◆ **DOCUMENT SEGMENT**
# Introduction to Dask

[Dask](https://dask.org/) is an open-source distributed computing framework built to extend the PyData stack. [This issue](https://github.com/dask/dask/issues/4471) on the Dask repo has some architecture diagrams that illustrate Dask's architecture.

Most commonly, people are introduced to Dask as a means to scale Pandas. Pandas can be inefficient because a lot of Pandas operations generate [intermediate copies](https://pandas.pydata.org/pandas-docs/stable/user_guide/scale.html#scaling-to-large-datasets) of data, utilizing more memory than necessary. To effectively handle data with pandas, users preferably need to have [5x to 10x times](https://wesmckinney.com/blog/apache-arrow-pandas-internals/) as much RAM as the size of the dataset. 

Dask scales Pandas by creating a higher level of Pandas DataFrames called the Dask DataFrame. The image below shows this architecture. Each Pandas DataFrame here is referred to as a partition, which is a logical (and physical) grouping of data.

![img](https://user-images.githubusercontent.com/306380/129031375-83547ea2-b3fd-4623-ad9a-e57ddc23a9e6.jpg)

The Dask DataFrame allows us to utilize an interface similar to Pandas to interact with data that lives across a cluster. The following diagram shows the architecture of a Dask cluster.

![img](https://user-images.githubusercontent.com/306380/129031416-fe117b62-83f6-47ce-9227-ba8a50db3bf8.jpg)

The Client can give on your local computer, and can submit tasks to the Dask cluster. The Schedeuler is the entrypoint that receives this task and decides which worker to send it to. When using the Dask DataFrame API, Dask handles the lower level managing of sending partitions to workers or rearranging the data across the cluster. This is called a shuffle in distributed compute terms.

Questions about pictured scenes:
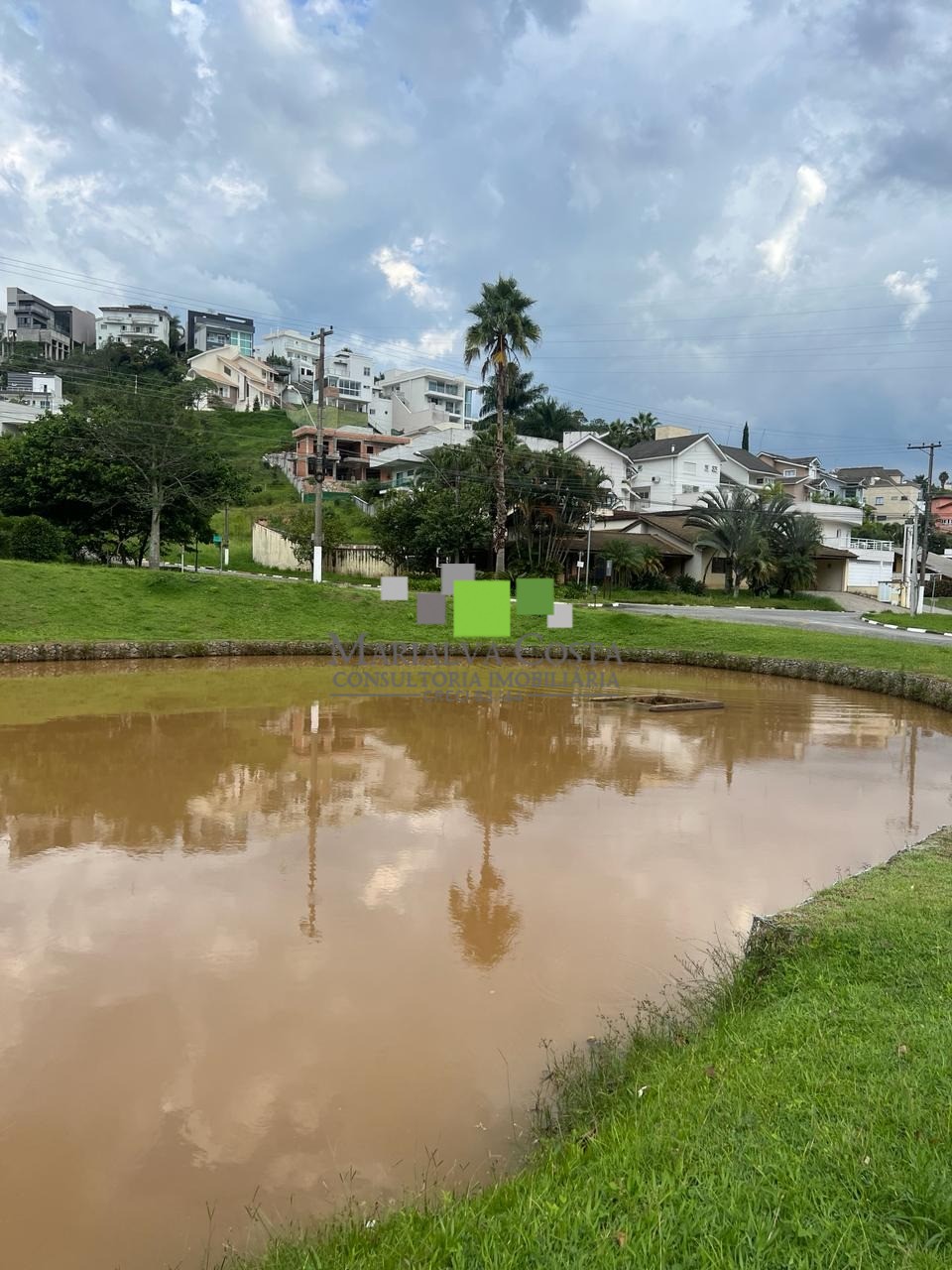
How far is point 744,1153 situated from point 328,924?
3.71 m

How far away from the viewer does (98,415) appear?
29.3m

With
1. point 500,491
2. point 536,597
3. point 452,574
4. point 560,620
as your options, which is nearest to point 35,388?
point 500,491

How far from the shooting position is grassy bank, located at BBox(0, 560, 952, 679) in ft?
69.7

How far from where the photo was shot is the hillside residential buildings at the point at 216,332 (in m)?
99.8

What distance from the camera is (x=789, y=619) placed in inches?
1186

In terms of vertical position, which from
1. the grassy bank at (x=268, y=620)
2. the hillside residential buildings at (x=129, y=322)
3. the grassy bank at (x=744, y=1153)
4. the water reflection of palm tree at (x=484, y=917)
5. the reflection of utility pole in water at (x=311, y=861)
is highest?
the hillside residential buildings at (x=129, y=322)

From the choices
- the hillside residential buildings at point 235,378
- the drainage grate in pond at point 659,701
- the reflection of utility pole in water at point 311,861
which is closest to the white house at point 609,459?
the drainage grate in pond at point 659,701

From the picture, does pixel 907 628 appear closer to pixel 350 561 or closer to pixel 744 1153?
pixel 350 561

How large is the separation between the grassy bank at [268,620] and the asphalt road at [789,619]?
2.38 metres

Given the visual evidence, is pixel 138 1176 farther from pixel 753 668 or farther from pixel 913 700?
pixel 753 668

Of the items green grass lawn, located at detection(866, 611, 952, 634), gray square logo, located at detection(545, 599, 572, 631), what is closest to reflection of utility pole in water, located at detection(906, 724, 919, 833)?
gray square logo, located at detection(545, 599, 572, 631)

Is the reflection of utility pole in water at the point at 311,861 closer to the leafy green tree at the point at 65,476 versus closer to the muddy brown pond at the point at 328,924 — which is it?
the muddy brown pond at the point at 328,924

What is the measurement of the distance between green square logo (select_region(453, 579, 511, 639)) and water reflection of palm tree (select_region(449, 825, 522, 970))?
649 inches

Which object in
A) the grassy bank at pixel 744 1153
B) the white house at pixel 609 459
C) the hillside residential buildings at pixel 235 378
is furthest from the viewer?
the hillside residential buildings at pixel 235 378
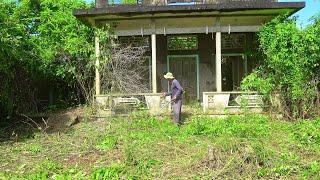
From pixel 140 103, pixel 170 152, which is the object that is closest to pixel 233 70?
pixel 140 103

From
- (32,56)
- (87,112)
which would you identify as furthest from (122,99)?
(32,56)

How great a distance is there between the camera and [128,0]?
25.0 meters

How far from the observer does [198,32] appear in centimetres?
1739

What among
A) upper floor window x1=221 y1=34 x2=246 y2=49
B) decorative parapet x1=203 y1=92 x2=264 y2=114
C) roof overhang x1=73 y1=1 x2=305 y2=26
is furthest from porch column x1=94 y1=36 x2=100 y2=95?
upper floor window x1=221 y1=34 x2=246 y2=49

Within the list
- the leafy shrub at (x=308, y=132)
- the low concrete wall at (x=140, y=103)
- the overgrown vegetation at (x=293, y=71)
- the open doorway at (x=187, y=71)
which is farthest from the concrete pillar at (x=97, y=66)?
the leafy shrub at (x=308, y=132)

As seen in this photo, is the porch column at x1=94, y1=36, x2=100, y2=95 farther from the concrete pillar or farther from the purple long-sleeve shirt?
the purple long-sleeve shirt

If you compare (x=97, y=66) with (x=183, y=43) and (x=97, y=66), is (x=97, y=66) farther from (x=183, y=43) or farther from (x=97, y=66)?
(x=183, y=43)

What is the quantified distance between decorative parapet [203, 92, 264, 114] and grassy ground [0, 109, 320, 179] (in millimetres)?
1852

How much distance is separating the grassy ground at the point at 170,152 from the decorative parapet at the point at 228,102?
1.85 m

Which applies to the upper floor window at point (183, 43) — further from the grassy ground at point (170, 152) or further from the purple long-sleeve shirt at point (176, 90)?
the grassy ground at point (170, 152)

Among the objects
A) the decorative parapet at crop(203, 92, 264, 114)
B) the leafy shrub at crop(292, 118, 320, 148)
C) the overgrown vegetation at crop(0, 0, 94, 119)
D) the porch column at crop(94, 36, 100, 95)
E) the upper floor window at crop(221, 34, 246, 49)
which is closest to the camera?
the leafy shrub at crop(292, 118, 320, 148)

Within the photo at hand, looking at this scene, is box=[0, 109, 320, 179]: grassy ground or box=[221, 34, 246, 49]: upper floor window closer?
box=[0, 109, 320, 179]: grassy ground

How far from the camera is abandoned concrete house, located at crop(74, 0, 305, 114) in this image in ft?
53.6

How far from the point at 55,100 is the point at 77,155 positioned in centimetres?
1036
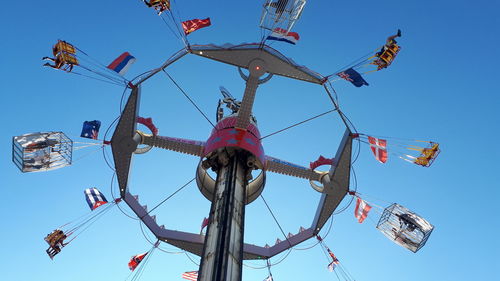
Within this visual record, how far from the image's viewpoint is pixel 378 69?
1966 cm

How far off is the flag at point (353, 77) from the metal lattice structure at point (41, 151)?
43.1 ft

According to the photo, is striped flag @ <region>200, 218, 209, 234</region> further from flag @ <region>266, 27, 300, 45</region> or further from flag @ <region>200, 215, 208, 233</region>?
flag @ <region>266, 27, 300, 45</region>

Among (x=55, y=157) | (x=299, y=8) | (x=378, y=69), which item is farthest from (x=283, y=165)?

◆ **CHALLENGE 1**
After the Dask introduction and the items, retype the passage from "# Introduction to" up to and including "illustrate Dask's architecture.".
◆ **CHALLENGE 2**
According to the Dask introduction, how much RAM should pandas users preferably have relative to the size of their dataset?
◆ **CHALLENGE 3**
List every stretch of link text in the Dask introduction, meaning each word or phrase that carries a hyperlink.

◆ **WORKED SOLUTION 1**
# Introduction to Dask

[Dask](https://dask.org/) is an open-source distributed computing framework built to extend the PyData stack. [This issue](https://github.com/dask/dask/issues/4471) on the Dask repo has some architecture diagrams that illustrate Dask's architecture.

◆ **WORKED SOLUTION 2**
5x to 10x as much RAM as the size of the dataset.

◆ **WORKED SOLUTION 3**
- Dask
- This issue
- intermediate copies
- 5x to 10x times